> Assigned task A
Quote the Carer's Allowance text below, from "You must be" up to and including "official Benefit Calculator.".
> Assigned task B
List every payment schedule that the Carer's Allowance text below says a claimant can choose.
> Assigned task C
Proceed with the Carer's Allowance text below from the point where it stops.

> Extract provided
------------------------------------------------------------
The Carer’s Allowance is £61.35 a week to help you look after someone with substantial caring needs.

You don’t have to be related to, or live with, the person you care for.

You must be 16 or over and spend at least 35 hours a week caring for them.

The Carer’s Allowance is taxable, and may also affect any other benefits you already receive.

What you’ll get

You can get £61.35 a week Carer’s Allowance.

You may also be able to claim other benefits – for example income-related benefit and Pension Credit.

Click here to use the official Benefit Calculator.

How you’re paid

You can choose to be paid either weekly in advance, or every 4 or 13 weeks.

All benefits, pensions and allowances must be paid in to an account (e.g. a bank account)
------------------------------------------------------------
> Data segment
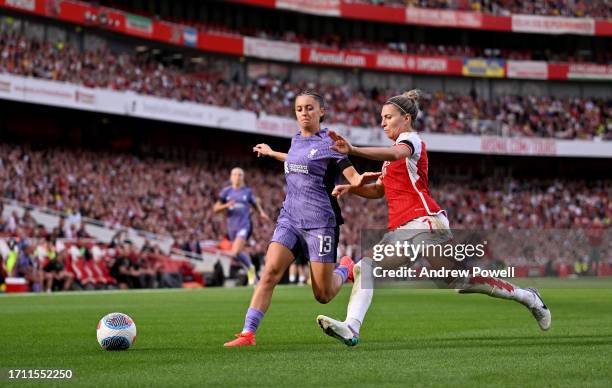 Mia Enderby of Liverpool Women competing with Steph Catley of Arsenal Women during the Barclays Women's Super League match between Arsenal FC and...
------------------------------------------------------------
> Task response A
You must be 16 or over and spend at least 35 hours a week caring for them.

The Carer’s Allowance is taxable, and may also affect any other benefits you already receive.

What you’ll get

You can get £61.35 a week Carer’s Allowance.

You may also be able to claim other benefits – for example income-related benefit and Pension Credit.

Click here to use the official Benefit Calculator.

> Task response B
- Weekly in advance
- Every 4 weeks
- Every 13 weeks

> Task response C
Effect on other benefits

Any means-tested benefits you get will be reduced by the same amount you get from Carer’s Allowance. This includes:

  • Housing Benefit
  • Income Support
  • income-based Jobseeker’s Allowance
  • Pension Credit
  • Universal Credit

An extra amount (called the ‘carer premium’) will be included in the calculation of your means-tested benefits. You might also be eligible for a council tax reduction.

Effect on tax credits

Your Working Tax Credit or Child Tax Credit could be reduced if you get Carer’s Allowance. Contact the Tax Credits Office here.

Effects on the benefits of the person you care for

Carer’s Allowance can affect the benefits of the person you care for, if they get a severe disability premium with any of these benefits:

  • income-based Jobseeker’s Allowance
  • Income Support
  • Employment and Support Allowance
  • Pension Credit
  • Housing Benefit

Their severe disability premium will stop if you get Carer’s Allowance for looking after them. It can also affect their Council Tax reduction. Contact your local council offices for more information.

Underlying entitlement

You can’t normally get 2 income-replacement benefits (e.g. Carer’s Allowance and the State Pension) paid together.

This is called the ‘overlapping benefit rule’. If you can’t be paid Carer’s Allowance because of this rule, you have ‘underlying entitlement’ to Carer’s Allowance instead.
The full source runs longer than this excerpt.